記事を書いているidecchiの想像になりますが、森下博はまず、この京都府令、京都府訓令の地域に該当しない場所から、明治45年頃から少しずつ、町名表示板を付けて行ったのではないでしょうか。とはいえ、設置場所には様々な制限がありますから、市内何処にも付けられるわけではありませんし、一つ一つお伺いを立てていてはキリがない。いくつか設置したものと、それまで各町なりが自主的に付けているものとを比較させる形で、京都府の本部に掲出許可をもらいに行き、補修を条件に市内全域への設置許可をもらい、それを受けて同じ年(ただし元号が変わって大正元年)の8月以降、一気に市内各所への設置が始まったのではないでしょうか。

*やること*
1) 町名表示板についての文章から、「京都府」を含む語句をすべて挙げよ。
2) 町名表示板についての文章を、最後の文に続けて書き進めよ。
資料は町名表示板についての文章とは別の出典によるものだ。

*データ行*
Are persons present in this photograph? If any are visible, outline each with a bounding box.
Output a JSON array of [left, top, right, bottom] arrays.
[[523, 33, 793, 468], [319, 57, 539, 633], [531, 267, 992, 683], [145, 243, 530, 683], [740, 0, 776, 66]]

*課題ごとの結果*
1) 京都府令、京都府訓令、京都府の本部

2)
設置条件の一つである「破損・退色した場合の補修」も、その後につながる話です。明治末から大正初めの木製町名表示板の設置から十数年経過すると、当然ながら木にペンキ塗りの町名表示板の中には、退色がみられるものであったり、何かのトラブルで破損するものも出てきていたと思われます。約束通りに補修するのであれば、一気に、より耐久性が高く見栄えも良い琺瑯製の町名表示板が登場することにもつながっていくのです。

なお、記事中に出てくる「公同組合」とは、明治30年末から31年にかけて町単位に設置された京都独自の住民自治行政組織のことで、現在ある町内会に該当するものです。昭和15年に町内会となりこの「公同組合」は姿を消しましたが、記事からすると、設置に当たってはそれぞれの町内会と相談して場所を決めたという事ですので、各町の境目や辻々に住所に正確に町名表示板が設置されている、また、当ブログ「仁丹町名表示板 公称と通称」で紹介したように、地域によっては通称名などが追加されているものが存在するというのも、そうした各町との連携で設置されたとすれば、納得のいくところかと思います。
(参照:https://jintan.kyo2.jp/c13940.html))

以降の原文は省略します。